Voici les trois composants principaux :
Compost mûr
• Base
du mélange — apporte la vie microbienne et les nutriments de démarrage
• Doit
être entièrement décomposé : texture homogène, couleur brun foncé, odeur de
sous-bois
• Un
compost trop frais brûle les racines et contient des pathogènes non dégradés
• Passer
au tamis 5 mm pour éliminer les gros morceaux non décomposés
Sable grossier ou perlite
• Améliore
le drainage et l'aération du mélange
• Sable
de rivière lavé uniquement — jamais de sable de mer (trop salé) ni de sable fin
de maçonnerie (colmate les pores)
• La
perlite (roche volcanique expansée) est plus légère que le sable et n'alourdit
pas les plateaux de semis — préférable pour les semis en suspension ou en
étagère
• Dosage
: 20 à 30% du volume total
Fibre de coco ou terreau de feuilles
• La
fibre de coco remplace avantageusement la tourbe : même légèreté, même
rétention d'eau, mais issue d'un coproduit agricole renouvelable
• Le
terreau de feuilles (feuilles mortes compostées 1 à 2 ans) est gratuit et
excellent pour les semis fins
• Dosage
: 30 à 40% du volume total
Les recettes
Recette de base (universelle)
• 40%
compost mûr tamisé
• 30%
fibre de coco réhydratée
• 20%
sable grossier ou perlite
• 10%
terreau de feuilles tamisé (facultatif — si disponible)
Mélanger à la main dans un bac.
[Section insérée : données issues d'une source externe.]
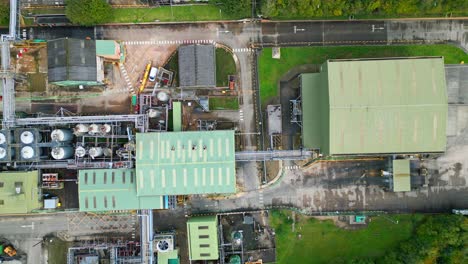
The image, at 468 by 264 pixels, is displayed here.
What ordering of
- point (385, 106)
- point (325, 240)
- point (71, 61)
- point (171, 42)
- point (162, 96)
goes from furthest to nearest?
point (171, 42) < point (325, 240) < point (162, 96) < point (71, 61) < point (385, 106)

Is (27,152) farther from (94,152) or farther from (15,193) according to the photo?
(94,152)

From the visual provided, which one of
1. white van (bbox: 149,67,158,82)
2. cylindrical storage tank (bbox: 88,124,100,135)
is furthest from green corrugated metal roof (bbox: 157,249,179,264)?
white van (bbox: 149,67,158,82)

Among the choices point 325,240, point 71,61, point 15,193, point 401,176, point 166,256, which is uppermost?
point 71,61

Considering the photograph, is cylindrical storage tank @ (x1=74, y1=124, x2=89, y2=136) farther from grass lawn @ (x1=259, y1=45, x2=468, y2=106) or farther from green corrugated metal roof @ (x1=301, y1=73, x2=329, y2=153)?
green corrugated metal roof @ (x1=301, y1=73, x2=329, y2=153)

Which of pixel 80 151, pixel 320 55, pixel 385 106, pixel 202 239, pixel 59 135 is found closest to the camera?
pixel 385 106

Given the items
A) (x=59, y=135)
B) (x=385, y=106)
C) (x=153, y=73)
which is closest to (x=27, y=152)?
(x=59, y=135)

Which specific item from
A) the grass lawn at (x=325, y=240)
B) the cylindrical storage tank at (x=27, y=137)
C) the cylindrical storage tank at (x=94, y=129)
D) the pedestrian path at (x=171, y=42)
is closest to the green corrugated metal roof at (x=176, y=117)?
the pedestrian path at (x=171, y=42)
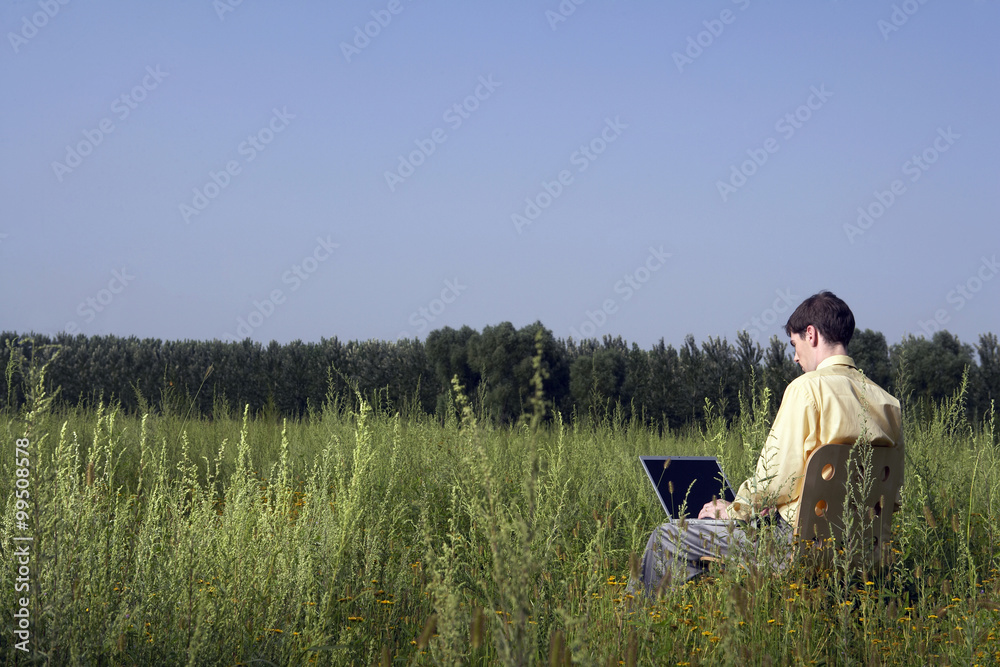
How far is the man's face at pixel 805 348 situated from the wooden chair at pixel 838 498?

Le mélange doit former une
boule dans la main, puis s'émietter facilement — ni trop sec, ni collant.
Recette pour semis très fins (carottes, céleri, laitues)
• 50%
terreau de feuilles ultra-tamisé (tamis 3 mm)
• 30%
compost mûr tamisé fin
• 20%
perlite fine
Texture plus fine pour ne pas bloquer les radicelles des
graines minuscules.
Recette pour semis en godets (tomates, poivrons, courges)
• 40%
compost mûr
• 30%
fibre de coco
• 20%
perlite
• 10% vermiculite — améliore la rétention d'eau en profondeur du godet
Utilisation et entretien du terreau maison
💧 L'humidification avant semis
• Humidifier
le terreau avant de remplir les godets — pas après. Un terreau sec absorbe
l'eau de façon inégale une fois en godet
• Ajouter
l'eau progressivement en mélangeant à la main — viser la consistance d'une
éponge essorée
• Test
: presser une poignée de terreau. Il doit tenir en boule mais ne pas laisser
couler d'eau
• Un
terreau trop mouillé : égoutter sur un tamis 30 min avant utilisation
🌿 La fertilisation en cours de semis
• Aucun
apport fertilisant dans les 10 premiers jours : la graine se nourrit de ses
propres réserves
• À
partir de la 2e paire de vraies feuilles : arroser une fois par semaine avec du
purin d'ortie dilué à 5% (1 volume pour 19 volumes d'eau)
• Pour
les semis qui restent longtemps en godet (tomates, poivrons) : une dose de
compost liquide à 10% toutes les 2 semaines à partir de la 3e semaine
🛡️ Les traitements préventifs contre la fonte de semis
• Fonte
de semis (Pythium, Rhizoctonia) : principale cause d'échec — les plantules
tombent au collet, noircissent et meurent
• Prévention
n°1 : ne jamais sursaturer le substrat en eau. Laisser légèrement sécher la
surface entre deux arrosages
• Décoction
de prêle en arrosage préventif : 15 g de prêle sèche dans 1 L d'eau, bouillir
20 min, diluer à 10%, arroser au pied dès le semis — renforce la paroi
cellulaire des tiges
• En
cas d'attaque déclarée : saupoudrer très légèrement de cannelle en poudre
autour du collet des plantules — propriétés antifongiques naturelles
• Aérer
régulièrement sous abri : l'air sec et circulant limite la propagation des
champignons
• Désinfecter
les plateaux et godets réutilisés au vinaigre blanc pur avant remplissage
Le savais-tu ?
Les Aztèques cultivaient déjà sur des radeaux de végétaux
décomposés flottant sur les lacs — les chinampas. C'est l'ancêtre direct du
substrat de culture hors-sol. Leur terreau de semis, c'était de la vase
lacustre et des déchets organiques fermentés. Pas si différent d'un bon compost
mûr.
La vermiculite utilisée dans les terreaux est un minéral
naturel qui se dilate à la chaleur. À 800°C, son volume augmente de 30 fois.
Elle retient l'eau entre ses feuillets et la restitue lentement aux racines —
exactement ce qu'il faut pour les semis en godet.